Can MPEG-1 encode higher sample rates than 352x240x30 or 352x288x25?

It seems to be the number one misconception about MPEG-1: that it has fixed or limited frame size, i.e. 352x240x30 fps or 352x288x25 fps.

In fact MPEG-1 can use any frame size, including CCIR-601 resolutions (704x480), with frame sizes as high as 4095x4095x60 fps.
MPEG-2 is more limited since frame sizes must be multiples of 16.

The misconception apparently arises from the standard profile, a kind of subset known as Constrained Parameters Bitstream (CPB), which is a series of restrictions that the MPEG-1 stream must meet, including bit rate and frame sizes. Most (maybe all) hardware decoders accept only streams that follow the CPB profile.

You can encode with any bit rate or frame size and you still have standard MPEG-1; you just can't say it meets the standard profile or whatever, and you probably can't play it with some existing decoder chips.

What are Constrained Parameters Bitstreams ?

CPB are a limited set of sampling and bitrate parameters designed to normalize computational complexity, buffer size, and memory bandwidth while still addressing the widest possible range of applications. CPB limits video to 396 macroblocks (101,376 pixels) per frame if the frame rate is less than or equal to 25 fps ( frames per second), and 330 macroblocks (84,480 pixels) per frame if the frame rate is less or equal to 30 fps. Therefore, MPEG video is typically coded at SIF dimensions (352 x 240 x 30fps or 352 x 288 x 25 fps).

The total maximum sampling rate is 3.8 Ms/s (million samples/sec) including chroma. The coded video rate is limited to 1.862 Mbit/sec. In industrial practice, the bitrate is the most often waived parameter of CPB, with rates as high as 6 Mbit/sec in use.

Why are Constrained Parameters Bitstreams so important?

It is an optimum point that allows (just barely) cost effective VLSI implementations in 1992 technology (0.8 microns). It also implies a nominal guarantee of interoperability for decoders and encoders. MPEG devices which are not capable of meeting SIF rates are not canonically considered to be true MPEG.

Are there ways of getting around Constrained Parameters Bitstreams for SIF class applications and decoder ?

Yes, some. Remember that CPB limits frames to 396 macroblocks (as in 352 x 288 SIF frames). 416 x 240 x 24 Hz sampling rates are still within the constraints, but this only aids NTSC (240 lines/field) displays. Deviating from 352 samples/line could throw off many decoder implementations that have limited horizontal sample rate conversion modes. Due to chip die size constraints (most chips barely pack in the necessary features), many decoders use simple doubling, e.g. 352 to 704 samples/line via binary taps which are simple shift-and-add operations. Future MPEG decoders will have arbitrary sample rate converters on-chip. Also remember that the 1.86 Mbit/sec limit is often ignored in real life.
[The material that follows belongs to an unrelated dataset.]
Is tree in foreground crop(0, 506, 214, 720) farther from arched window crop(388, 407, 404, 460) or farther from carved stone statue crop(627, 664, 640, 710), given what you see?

How much does it compress ?

As mentioned before, audio CD data rates are about 1.5 Mbits/s. You can compress the same stereo program down to 256 Kbits/s with no loss in discernible quality. (So they say. For the most part it's true, but every once in a while a weird thing might happen that you'll notice. However the effect is very small, and it takes a listener trained to notice these particular types of effects.) That's about 6:1 compression. So, a CD MPEG I stream would have about 1.25 MBits/s left for video. The number I usually see though is 1.15 MBits/s (maybe you need the rest for the system data stream). You can then calculate the video compression ratio from the numbers here to be about 26:1. If you step back and think about that, it's little short of a miracle. Of course, it's lossy compression, but it can be pretty hard sometimes to see the loss, if you're comparing the SIF original to the SIF decompressed. There is, however, a very noticeable loss if you're coming from CCIR-601 and have to decimate to SIF, but that's another matter. I'm not counting that in the 26:1.

The standard also provides for other bit rates ranging from 32Kbits/s for a single channel, up to 448 Kbits/s for stereo.